Bangkok – City of Angels
After the destruction of Ayutthaya by the Burmese, General Taksin selected the city of Dhonburi as the new capital (1767), the main reasons for this choice were strategic. His successor Rama I, the first King of the Chakri dynasty, transferred the royal residence across the river to Ban Kok (“Village of Olives”). The official date of foundation is 1782, but the place was already known as a fishing village, and its orchards were already famous in the Ayutthaya period. In fact there was probably, for a time at least, a fort on the Menam as a river defence of Ayutthaya. At the time of the town’s foundation the area around the Phra Mane Ground was occupied by a considerable Chinese population. When the palace was built they moved to the Sampeng district. Old Bangkok was a vast network of canals (klong) with no roads and few footpaths. The first road was built in 1864 on the initiative of the European community. This “New Road” or Charoen Krung Road followed a former elephant track passing behind the properties lying on the riverside. Later King Chulalongkorn had the Rajadamnoen Avenue (“Royal Avenue”) laid out on the model of the Champs Elyses in Paris in order to connect the Grand Palace with the Dusit Palace, which then was still on the edge of the city.
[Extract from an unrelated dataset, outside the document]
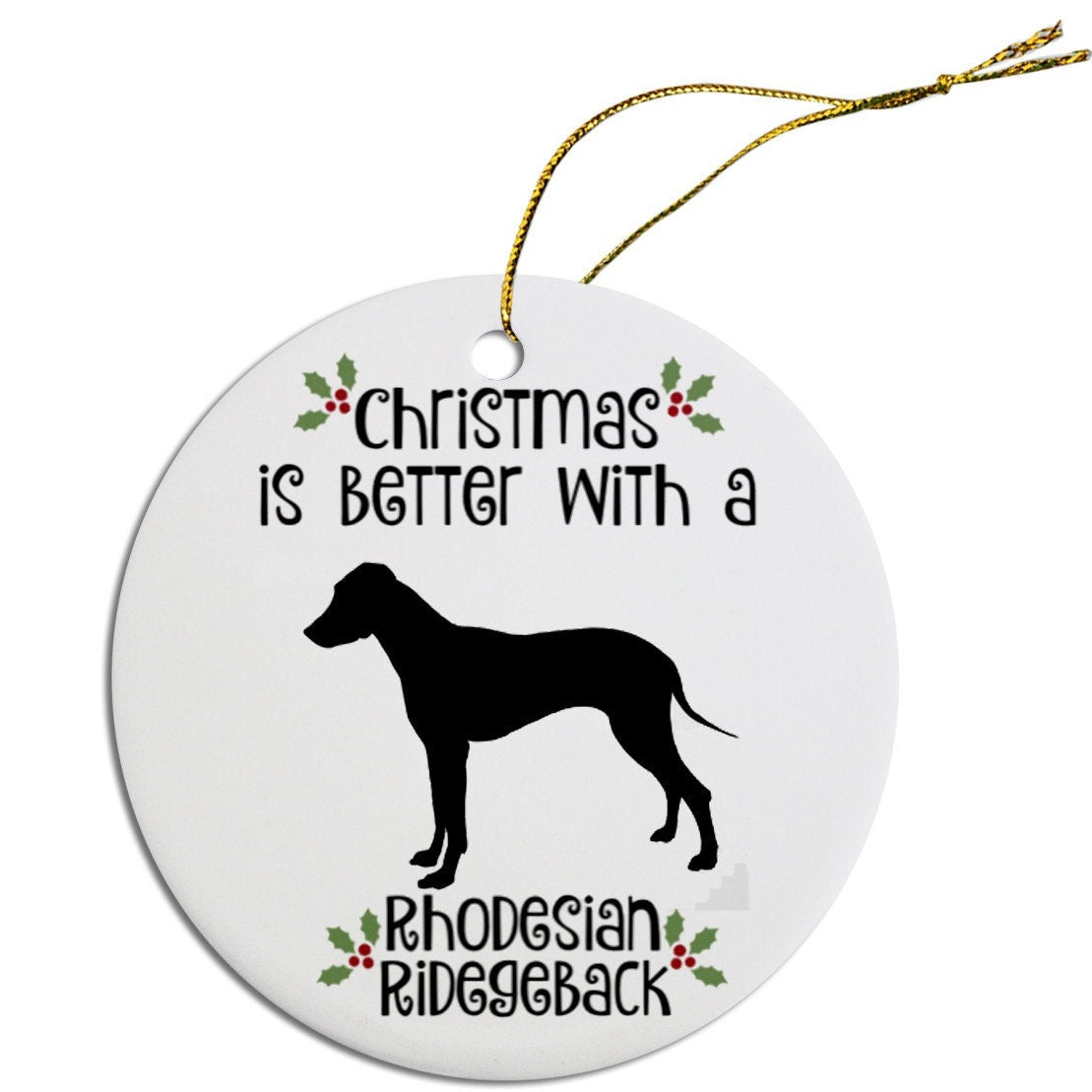 Christmas is Better with a Rhodesian Ridgeback Christmas Tree Ornament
Today the entire aspect of the city has changed. The old canals have been largely replaced by roads. In place of the original squat houses, more and more tall modern buildings are springing up. Department stores and huge new hotels give the main streets the aspect of a modern metropolis. But if we leave the main streets we can find, behind the new buildings, many old-fashioned quarters where wooden houses huddle together and life centres on the narrow canals.
There are about 380 wats (temples) in the city area. Many are in poor condition, but others have been restored and adorned with fresh coloured tiles.
Bangkok today (with Dhonburi) has close to nine million inhabitants. There are three different names for the capital city. The official name is Phra Nakhon (“Capital City”); Krung Thep means “City of Angels” (referring to the officials who formerly aided the King); Bangkok (“Village of Olives”) is the name most commonly used.